Data to use >>
[Start of section]

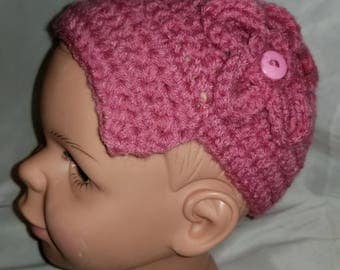 Light Raspberry Crochet Infant/Toddler Combination 1920's Cloche/Beanie Hat With Flower 18mth-5T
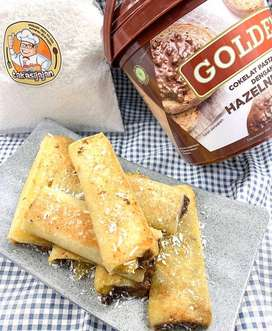 COKLAT GOLDENFIL CHOCO CRUNCHY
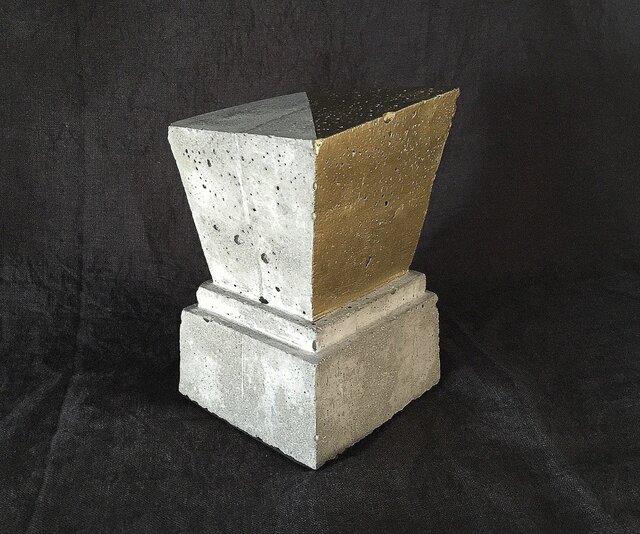 ブックエンド(trapezoid)コンクリートの画像1枚目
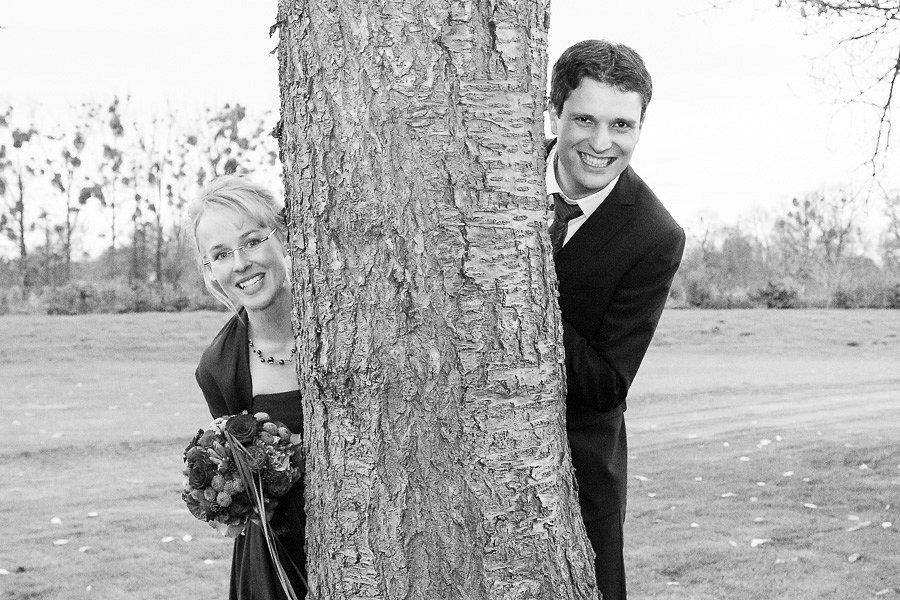 Hochzeit E & T
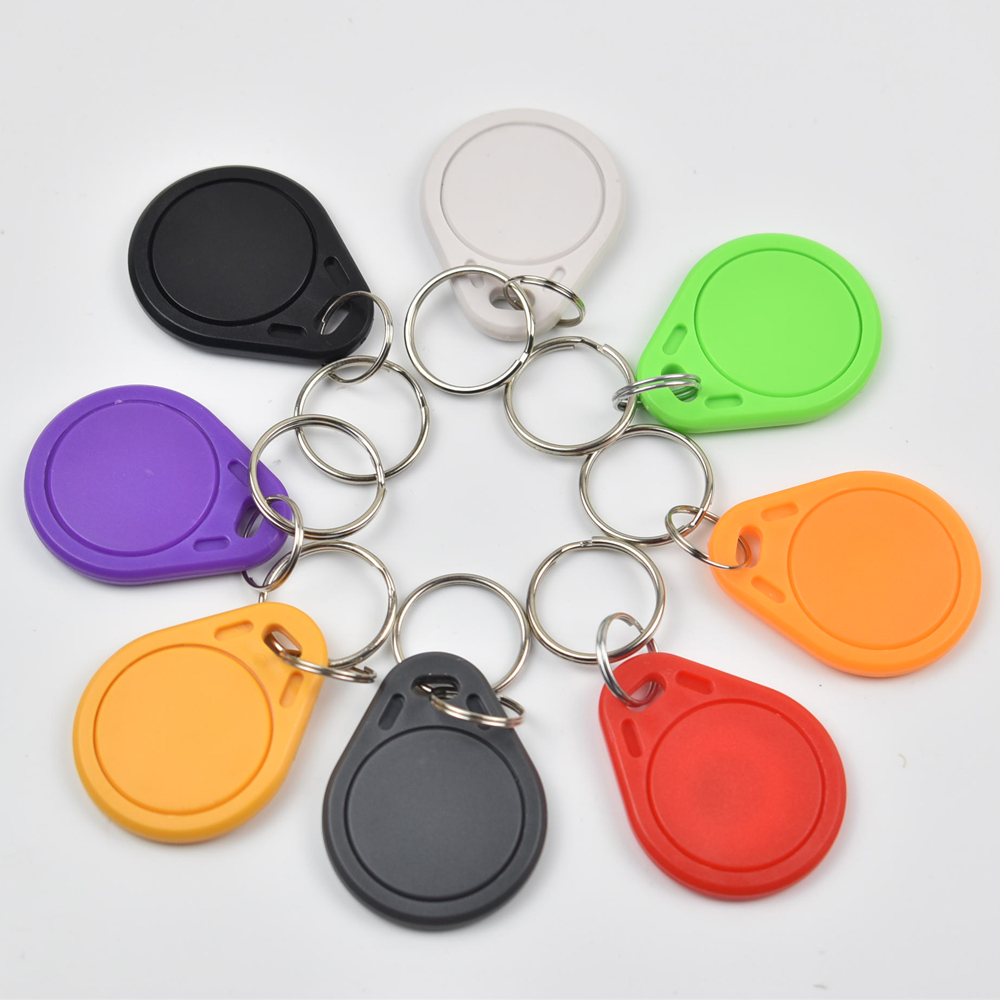 100pcs/bag RFID key fobs 125KHz EM4305 proximity ABS key tags readable and writable copy duplicator card tags access control usb 125khz em4100 rfid proximity reader 5 cards 5 key tags 5 dia card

[End of section]

Retype each entry above character for character; pictures stay out.

Answer box >>
 Light Raspberry Crochet Infant/Toddler Combination 1920's Cloche/Beanie Hat With Flower 18mth-5T
 COKLAT GOLDENFIL CHOCO CRUNCHY
 ブックエンド(trapezoid)コンクリートの画像1枚目
 Hochzeit E & T
 100pcs/bag RFID key fobs 125KHz EM4305 proximity ABS key tags readable and writable copy duplicator card tags access control usb 125khz em4100 rfid proximity reader 5 cards 5 key tags 5 dia card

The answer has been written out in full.